■ **Job**
Write out the listing in full, matching it word for word.

■ **Material shown**
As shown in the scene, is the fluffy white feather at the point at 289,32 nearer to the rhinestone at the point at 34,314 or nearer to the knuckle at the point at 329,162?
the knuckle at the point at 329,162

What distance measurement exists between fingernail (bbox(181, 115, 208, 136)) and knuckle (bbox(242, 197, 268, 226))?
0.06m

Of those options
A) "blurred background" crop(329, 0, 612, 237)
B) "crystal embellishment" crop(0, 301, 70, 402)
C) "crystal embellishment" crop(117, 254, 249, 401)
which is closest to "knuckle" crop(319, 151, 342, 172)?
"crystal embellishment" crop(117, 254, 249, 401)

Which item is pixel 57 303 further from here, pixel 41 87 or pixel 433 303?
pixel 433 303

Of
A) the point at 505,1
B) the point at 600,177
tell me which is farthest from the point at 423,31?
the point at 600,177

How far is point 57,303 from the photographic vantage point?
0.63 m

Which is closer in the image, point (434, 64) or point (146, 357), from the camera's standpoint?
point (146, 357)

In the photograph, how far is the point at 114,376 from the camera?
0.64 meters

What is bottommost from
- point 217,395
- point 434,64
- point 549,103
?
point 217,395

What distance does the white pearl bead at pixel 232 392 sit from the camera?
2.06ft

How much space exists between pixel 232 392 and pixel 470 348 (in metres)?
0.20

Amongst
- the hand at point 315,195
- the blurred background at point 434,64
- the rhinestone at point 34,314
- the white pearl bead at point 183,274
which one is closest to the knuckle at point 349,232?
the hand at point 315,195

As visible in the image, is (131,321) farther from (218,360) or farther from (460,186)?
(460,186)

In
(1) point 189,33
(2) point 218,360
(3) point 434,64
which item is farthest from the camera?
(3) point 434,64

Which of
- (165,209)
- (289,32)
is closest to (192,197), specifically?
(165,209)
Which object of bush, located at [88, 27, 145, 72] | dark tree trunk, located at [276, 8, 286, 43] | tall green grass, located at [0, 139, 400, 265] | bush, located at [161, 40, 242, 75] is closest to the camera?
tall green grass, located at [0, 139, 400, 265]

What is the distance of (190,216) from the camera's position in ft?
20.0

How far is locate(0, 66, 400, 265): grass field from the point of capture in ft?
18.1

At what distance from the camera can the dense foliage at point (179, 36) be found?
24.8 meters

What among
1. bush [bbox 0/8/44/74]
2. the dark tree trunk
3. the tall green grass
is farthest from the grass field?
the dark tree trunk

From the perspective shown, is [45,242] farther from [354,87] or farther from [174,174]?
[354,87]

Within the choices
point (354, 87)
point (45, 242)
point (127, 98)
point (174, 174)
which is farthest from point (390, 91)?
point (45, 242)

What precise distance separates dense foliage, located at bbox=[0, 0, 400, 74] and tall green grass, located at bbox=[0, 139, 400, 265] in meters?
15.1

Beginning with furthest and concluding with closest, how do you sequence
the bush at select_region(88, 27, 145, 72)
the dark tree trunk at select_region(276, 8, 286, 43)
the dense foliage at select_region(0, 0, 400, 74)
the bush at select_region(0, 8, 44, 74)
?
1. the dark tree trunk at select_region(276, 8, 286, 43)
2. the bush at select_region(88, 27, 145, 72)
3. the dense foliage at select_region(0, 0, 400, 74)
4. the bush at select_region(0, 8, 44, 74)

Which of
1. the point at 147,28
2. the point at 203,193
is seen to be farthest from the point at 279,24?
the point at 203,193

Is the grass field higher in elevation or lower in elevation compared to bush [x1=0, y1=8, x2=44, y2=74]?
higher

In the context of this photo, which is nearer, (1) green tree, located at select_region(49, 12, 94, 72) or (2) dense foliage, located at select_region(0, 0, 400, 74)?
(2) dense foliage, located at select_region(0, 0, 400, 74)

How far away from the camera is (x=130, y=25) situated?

■ **Output of the task**
As shown in the scene, is the fluffy white feather at the point at 289,32 nearer to the rhinestone at the point at 34,314 or nearer to the knuckle at the point at 329,162?
the knuckle at the point at 329,162

What distance measurement exists between fingernail (bbox(181, 115, 208, 136)) and knuckle (bbox(242, 197, 268, 226))?
0.06m

Of those options
A) "blurred background" crop(329, 0, 612, 237)
B) "crystal embellishment" crop(0, 301, 70, 402)
C) "crystal embellishment" crop(117, 254, 249, 401)
which is closest to "knuckle" crop(319, 151, 342, 172)?
"crystal embellishment" crop(117, 254, 249, 401)

Which item is pixel 57 303 further from here, pixel 41 87 or pixel 433 303?
pixel 433 303

Of
A) the point at 505,1
B) the point at 600,177
tell me which is farthest from the point at 423,31?
the point at 600,177

How far is point 57,303 from the photographic vantage point?
0.63 m

Which is closer in the image, point (434, 64) or point (146, 357), from the camera's standpoint?
point (146, 357)

In the photograph, how far is the point at 114,376 from the camera?
0.64 meters

What is bottommost from
- point 217,395
- point 434,64
- point 549,103
?
point 217,395

What distance does the white pearl bead at pixel 232 392 sit from the camera?
2.06ft

How much space exists between pixel 232 392 and pixel 470 348 (in metres)?
0.20

Amongst
- the hand at point 315,195
- the blurred background at point 434,64
- the rhinestone at point 34,314
- the white pearl bead at point 183,274
which one is closest to the knuckle at point 349,232?
the hand at point 315,195

As visible in the image, is (131,321) farther from (218,360) or farther from (460,186)?
(460,186)

In
(1) point 189,33
(2) point 218,360
(3) point 434,64
which item is farthest from the camera?
(3) point 434,64

Which of
- (165,209)
- (289,32)
is closest to (192,197), specifically?
(165,209)
Which object of bush, located at [88, 27, 145, 72] | dark tree trunk, located at [276, 8, 286, 43] | tall green grass, located at [0, 139, 400, 265] | bush, located at [161, 40, 242, 75] is closest to the camera?
tall green grass, located at [0, 139, 400, 265]

What is the distance of (190,216) from the camera's position in ft?
20.0

How far is locate(0, 66, 400, 265): grass field from the point of capture in ft?
18.1

At what distance from the camera can the dense foliage at point (179, 36) be found?
24.8 meters

What among
1. bush [bbox 0/8/44/74]
2. the dark tree trunk
3. the tall green grass
is farthest from the grass field?
the dark tree trunk

From the perspective shown, is [45,242] farther from [354,87] or farther from [174,174]?
[354,87]

Within the choices
point (354, 87)
point (45, 242)
point (127, 98)
point (174, 174)
which is farthest from point (390, 91)?
point (45, 242)

What precise distance separates dense foliage, located at bbox=[0, 0, 400, 74] and tall green grass, located at bbox=[0, 139, 400, 265] in meters?
15.1

Beginning with furthest and concluding with closest, how do you sequence
the bush at select_region(88, 27, 145, 72)
the dark tree trunk at select_region(276, 8, 286, 43)
the dense foliage at select_region(0, 0, 400, 74)
the bush at select_region(0, 8, 44, 74)
?
1. the dark tree trunk at select_region(276, 8, 286, 43)
2. the bush at select_region(88, 27, 145, 72)
3. the dense foliage at select_region(0, 0, 400, 74)
4. the bush at select_region(0, 8, 44, 74)

Which of
1. the point at 147,28
2. the point at 203,193
is seen to be farthest from the point at 279,24?
the point at 203,193

Is the grass field higher in elevation or lower in elevation compared to bush [x1=0, y1=8, x2=44, y2=74]?
higher

In the context of this photo, which is nearer, (1) green tree, located at select_region(49, 12, 94, 72) or (2) dense foliage, located at select_region(0, 0, 400, 74)?
(2) dense foliage, located at select_region(0, 0, 400, 74)

How far away from the camera is (x=130, y=25) situated?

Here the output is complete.